笑的,香杏就过来了,背了一背篓的厚衣裳,看着黑漆漆的,不知道几年没好好洗过了。
一看这就是狗蛋儿他们父子俩的衣裳,狗蛋儿他老爹早些年就干不了活儿了,得让人伺候,狗蛋儿又是个不成器的,这父子两个日子可过得邋里邋遢的。
狗蛋儿时常往外面去,有时候帮人干点活儿,有时候帮人打听点事儿,挣了钱就给他老爹买些肉回来吃。

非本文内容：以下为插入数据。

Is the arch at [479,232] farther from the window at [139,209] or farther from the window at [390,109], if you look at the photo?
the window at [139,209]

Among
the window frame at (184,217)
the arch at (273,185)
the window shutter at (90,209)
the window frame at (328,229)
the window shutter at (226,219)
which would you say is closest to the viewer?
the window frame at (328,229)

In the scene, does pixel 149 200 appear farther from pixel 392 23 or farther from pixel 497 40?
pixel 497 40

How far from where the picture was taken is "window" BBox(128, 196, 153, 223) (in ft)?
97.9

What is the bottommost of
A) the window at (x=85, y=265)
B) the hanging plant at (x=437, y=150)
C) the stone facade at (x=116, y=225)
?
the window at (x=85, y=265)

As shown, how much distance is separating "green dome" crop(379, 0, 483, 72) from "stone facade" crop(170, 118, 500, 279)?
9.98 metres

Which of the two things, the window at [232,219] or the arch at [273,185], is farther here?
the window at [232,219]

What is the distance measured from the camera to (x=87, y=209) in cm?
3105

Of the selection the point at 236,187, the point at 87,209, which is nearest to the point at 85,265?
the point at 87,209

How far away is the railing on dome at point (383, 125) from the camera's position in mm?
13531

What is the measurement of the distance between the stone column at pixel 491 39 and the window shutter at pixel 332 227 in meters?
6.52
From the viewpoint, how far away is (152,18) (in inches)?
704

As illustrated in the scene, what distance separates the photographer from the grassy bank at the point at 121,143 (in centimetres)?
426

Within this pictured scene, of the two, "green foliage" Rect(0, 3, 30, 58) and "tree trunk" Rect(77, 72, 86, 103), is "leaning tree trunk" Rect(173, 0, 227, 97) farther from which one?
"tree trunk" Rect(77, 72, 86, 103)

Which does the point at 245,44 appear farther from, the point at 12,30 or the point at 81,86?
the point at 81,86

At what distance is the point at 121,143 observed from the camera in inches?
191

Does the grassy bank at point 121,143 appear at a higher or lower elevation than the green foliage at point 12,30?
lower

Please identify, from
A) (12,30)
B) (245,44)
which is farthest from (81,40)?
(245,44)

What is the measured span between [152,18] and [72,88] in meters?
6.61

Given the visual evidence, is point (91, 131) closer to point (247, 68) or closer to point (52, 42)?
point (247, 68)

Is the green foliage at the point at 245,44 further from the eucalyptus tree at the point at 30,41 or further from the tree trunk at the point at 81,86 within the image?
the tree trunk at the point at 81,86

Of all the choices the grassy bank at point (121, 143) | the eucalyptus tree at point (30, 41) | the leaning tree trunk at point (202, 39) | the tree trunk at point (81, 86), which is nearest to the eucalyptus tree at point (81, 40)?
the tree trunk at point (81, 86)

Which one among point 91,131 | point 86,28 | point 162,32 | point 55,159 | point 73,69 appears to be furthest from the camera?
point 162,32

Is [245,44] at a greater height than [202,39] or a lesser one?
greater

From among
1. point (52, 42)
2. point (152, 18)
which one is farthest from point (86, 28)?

要是没有的话,就指望着地里的出产过活,反正父子两个就是有一顿没一顿的过着。
连肚子都填不饱,更何况是把衣裳洗干净了。
冬天的衣裳穿过了,一般人家都会在夏天洗干净,晒干了放着,年年都洗这么一回。
可对于狗蛋儿和他爹来说,那就无所谓了,穿过了又放着,等哪天真的看不下去了再洗一下吧,看这衣裳黑成了那样,也不知道是哪年洗过的。
香杏如今嫁进了狗蛋儿家里,那可就成了老妈子了,家里什么活儿也得干,自从她去了,狗蛋儿又出了远门,这些日子都不在家,也不知道到了哪个地方。
大家本来在说说笑笑的,见香杏来了,全部都闭了嘴,这会儿见着她,也不知道说什么才好。
刚刚本来挺热闹,这会儿清风雅静的,有个离她近一些的大娘觉得不太好,就问了一句,“香杏,你带这么多衣裳来洗,一会儿打湿了水能带回去吗?还挺沉的。”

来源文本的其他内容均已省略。